My children really love this recipe, and it's become one of their favorite comfort foods. It's relatively inexpensive, and leftovers are wonderful! —Sheila Christensen, San Marcos, California
- 1 pound lean ground turkey
- 1 medium green pepper, finely chopped
- 1 small red onion, finely chopped
- 2 garlic cloves, minced
- 1 can (28 ounces) diced tomatoes, undrained
- 1 can (16 ounces) kidney beans, rinsed and drained
- 1 can (15 ounces) black beans, rinsed and drained
- 1 can (14-1/2 ounces) reduced-sodium chicken broth
- 1-3/4 cups frozen corn, thawed
- 1 can (6 ounces) tomato paste
- 1 tablespoon chili powder
- 1/2 teaspoon pepper
- 1/4 teaspoon ground cumin
- 1/4 teaspoon garlic powder
- Optional toppings: reduced-fat sour cream and minced fresh cilantro
- In a large nonstick skillet, cook the turkey, green pepper and onion over medium heat until meat is no longer pink.

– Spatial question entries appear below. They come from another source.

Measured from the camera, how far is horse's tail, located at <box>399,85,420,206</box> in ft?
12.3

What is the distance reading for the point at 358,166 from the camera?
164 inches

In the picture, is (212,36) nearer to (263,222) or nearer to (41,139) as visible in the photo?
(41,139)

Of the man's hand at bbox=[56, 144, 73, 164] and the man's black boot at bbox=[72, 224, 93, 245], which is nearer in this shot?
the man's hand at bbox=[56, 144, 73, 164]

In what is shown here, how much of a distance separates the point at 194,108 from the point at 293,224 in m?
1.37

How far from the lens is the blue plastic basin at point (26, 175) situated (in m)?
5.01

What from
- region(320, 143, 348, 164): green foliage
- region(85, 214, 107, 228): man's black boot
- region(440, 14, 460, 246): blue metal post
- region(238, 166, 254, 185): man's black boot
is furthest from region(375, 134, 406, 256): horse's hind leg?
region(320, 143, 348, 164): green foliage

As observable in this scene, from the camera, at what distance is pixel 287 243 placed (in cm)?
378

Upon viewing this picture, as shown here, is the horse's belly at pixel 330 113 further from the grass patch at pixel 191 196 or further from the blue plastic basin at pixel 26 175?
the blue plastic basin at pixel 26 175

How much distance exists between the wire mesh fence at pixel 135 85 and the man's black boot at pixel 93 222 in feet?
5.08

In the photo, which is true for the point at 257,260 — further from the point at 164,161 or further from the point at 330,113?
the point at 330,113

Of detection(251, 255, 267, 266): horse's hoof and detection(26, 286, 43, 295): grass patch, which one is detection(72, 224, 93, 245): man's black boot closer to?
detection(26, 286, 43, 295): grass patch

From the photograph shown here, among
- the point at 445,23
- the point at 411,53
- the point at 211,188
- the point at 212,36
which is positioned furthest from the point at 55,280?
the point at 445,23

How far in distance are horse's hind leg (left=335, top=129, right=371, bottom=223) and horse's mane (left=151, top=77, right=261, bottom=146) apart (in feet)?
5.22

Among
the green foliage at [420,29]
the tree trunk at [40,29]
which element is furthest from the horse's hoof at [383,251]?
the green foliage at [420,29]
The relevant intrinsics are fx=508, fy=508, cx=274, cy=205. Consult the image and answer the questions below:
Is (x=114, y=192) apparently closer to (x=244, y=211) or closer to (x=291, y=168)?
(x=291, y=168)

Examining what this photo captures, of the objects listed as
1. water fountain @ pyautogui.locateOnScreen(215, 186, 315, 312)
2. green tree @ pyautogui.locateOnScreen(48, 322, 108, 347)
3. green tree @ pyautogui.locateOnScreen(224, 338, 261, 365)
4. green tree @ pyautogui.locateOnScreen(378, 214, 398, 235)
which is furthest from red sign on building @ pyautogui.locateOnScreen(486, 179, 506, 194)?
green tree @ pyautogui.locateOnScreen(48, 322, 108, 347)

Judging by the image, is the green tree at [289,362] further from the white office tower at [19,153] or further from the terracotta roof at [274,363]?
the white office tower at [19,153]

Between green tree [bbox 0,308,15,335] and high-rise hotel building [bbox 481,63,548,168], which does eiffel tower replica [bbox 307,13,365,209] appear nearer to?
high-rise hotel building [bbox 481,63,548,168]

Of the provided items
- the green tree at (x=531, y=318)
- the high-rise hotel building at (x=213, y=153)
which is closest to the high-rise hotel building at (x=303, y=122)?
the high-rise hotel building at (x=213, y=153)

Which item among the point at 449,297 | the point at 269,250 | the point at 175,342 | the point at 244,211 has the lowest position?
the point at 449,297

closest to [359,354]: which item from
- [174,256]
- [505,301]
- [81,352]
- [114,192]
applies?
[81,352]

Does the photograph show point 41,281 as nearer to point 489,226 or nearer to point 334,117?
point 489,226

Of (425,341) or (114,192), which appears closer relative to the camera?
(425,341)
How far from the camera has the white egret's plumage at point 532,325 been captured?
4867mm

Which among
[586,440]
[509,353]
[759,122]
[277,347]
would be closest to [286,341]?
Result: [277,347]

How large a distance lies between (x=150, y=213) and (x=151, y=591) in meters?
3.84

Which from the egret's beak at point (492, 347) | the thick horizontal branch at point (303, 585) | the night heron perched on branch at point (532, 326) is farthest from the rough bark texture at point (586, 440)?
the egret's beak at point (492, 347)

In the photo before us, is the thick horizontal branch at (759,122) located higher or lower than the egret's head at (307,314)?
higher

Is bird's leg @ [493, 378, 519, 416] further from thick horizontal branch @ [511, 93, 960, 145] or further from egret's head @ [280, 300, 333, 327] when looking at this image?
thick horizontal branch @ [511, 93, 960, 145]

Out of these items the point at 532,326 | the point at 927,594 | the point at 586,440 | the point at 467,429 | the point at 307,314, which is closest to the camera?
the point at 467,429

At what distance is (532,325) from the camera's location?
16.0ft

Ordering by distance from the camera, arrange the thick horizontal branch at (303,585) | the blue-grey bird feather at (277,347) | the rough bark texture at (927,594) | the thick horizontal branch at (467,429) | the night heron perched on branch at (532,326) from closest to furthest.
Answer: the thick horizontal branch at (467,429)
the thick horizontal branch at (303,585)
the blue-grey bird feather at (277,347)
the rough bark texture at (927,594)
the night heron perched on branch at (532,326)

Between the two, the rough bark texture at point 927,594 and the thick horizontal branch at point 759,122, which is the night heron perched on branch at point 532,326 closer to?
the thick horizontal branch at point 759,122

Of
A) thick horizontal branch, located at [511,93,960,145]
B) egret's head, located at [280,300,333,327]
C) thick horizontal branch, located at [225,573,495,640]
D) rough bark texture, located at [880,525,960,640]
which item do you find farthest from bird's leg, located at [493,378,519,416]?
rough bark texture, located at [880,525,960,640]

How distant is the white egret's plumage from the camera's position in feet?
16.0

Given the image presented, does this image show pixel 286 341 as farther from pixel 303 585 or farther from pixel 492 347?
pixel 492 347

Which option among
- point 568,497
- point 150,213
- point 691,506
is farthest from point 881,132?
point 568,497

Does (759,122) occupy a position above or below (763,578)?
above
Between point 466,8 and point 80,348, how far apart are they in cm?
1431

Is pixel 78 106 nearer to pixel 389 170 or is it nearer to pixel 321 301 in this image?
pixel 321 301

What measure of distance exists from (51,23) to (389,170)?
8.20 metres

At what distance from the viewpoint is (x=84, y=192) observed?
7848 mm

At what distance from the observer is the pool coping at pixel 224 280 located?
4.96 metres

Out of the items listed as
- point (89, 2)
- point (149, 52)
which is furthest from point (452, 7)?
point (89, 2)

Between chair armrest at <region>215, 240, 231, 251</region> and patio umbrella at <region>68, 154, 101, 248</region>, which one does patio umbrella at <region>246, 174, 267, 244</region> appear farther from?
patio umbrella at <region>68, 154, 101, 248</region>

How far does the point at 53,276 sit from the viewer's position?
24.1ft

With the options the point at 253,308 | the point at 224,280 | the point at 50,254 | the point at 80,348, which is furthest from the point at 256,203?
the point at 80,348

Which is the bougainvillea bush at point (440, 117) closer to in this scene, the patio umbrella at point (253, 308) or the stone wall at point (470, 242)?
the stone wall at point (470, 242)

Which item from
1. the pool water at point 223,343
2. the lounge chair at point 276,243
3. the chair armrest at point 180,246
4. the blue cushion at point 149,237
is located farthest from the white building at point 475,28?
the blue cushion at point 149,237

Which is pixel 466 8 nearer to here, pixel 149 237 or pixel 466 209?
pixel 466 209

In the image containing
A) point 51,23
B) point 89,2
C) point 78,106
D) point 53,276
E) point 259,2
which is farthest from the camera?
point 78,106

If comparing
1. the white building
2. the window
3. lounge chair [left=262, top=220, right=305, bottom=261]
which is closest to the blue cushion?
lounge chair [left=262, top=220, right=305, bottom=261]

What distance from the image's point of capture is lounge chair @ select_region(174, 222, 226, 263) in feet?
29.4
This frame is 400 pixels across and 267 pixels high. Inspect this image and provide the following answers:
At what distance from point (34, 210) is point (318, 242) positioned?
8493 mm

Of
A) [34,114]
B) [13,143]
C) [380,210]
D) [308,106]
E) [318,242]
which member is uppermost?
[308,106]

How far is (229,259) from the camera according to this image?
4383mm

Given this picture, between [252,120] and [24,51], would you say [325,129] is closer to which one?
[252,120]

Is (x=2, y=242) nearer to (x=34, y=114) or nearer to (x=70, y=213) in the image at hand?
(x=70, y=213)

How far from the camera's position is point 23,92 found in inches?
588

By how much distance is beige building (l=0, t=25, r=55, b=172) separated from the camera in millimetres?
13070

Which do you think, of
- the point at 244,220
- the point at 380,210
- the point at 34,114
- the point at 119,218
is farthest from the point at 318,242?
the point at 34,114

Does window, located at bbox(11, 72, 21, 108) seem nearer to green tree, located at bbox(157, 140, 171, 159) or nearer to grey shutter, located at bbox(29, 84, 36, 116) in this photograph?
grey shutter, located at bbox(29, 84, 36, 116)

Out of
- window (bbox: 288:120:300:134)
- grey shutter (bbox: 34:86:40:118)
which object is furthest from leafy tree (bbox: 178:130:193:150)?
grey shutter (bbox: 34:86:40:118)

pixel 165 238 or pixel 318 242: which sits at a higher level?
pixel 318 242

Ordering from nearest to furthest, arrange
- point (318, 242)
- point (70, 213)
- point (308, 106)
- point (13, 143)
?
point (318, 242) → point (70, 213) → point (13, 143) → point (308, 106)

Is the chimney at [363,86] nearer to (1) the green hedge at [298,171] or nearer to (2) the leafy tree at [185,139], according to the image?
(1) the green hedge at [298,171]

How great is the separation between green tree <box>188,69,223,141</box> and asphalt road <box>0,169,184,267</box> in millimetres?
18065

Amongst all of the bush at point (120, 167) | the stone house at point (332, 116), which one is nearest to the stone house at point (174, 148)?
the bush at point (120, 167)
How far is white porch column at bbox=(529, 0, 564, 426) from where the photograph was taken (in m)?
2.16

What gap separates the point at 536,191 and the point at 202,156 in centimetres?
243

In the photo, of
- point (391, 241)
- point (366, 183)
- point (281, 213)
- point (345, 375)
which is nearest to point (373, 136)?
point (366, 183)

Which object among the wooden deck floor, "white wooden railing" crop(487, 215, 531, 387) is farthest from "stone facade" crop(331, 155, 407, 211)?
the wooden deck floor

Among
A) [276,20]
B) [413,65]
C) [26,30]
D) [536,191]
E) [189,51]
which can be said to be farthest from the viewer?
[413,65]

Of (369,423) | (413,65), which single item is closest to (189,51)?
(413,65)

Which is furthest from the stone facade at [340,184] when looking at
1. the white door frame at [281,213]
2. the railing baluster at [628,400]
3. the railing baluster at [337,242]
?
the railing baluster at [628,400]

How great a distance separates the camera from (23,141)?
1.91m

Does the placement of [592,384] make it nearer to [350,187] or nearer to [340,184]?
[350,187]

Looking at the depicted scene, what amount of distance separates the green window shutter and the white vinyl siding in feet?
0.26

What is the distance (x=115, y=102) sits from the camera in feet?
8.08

Add garlic; cook 1 minute longer. Drain.
- Transfer to a 4-qt. slow cooker. Stir in the tomatoes, kidney beans, black beans, broth, corn, tomato paste, chili powder, pepper, cumin and garlic powder.
- Cover and cook on low for 4-5 hours or until heated through. Serve with optional toppings if desired. Yield: 6 servings (2-1/4 quarts).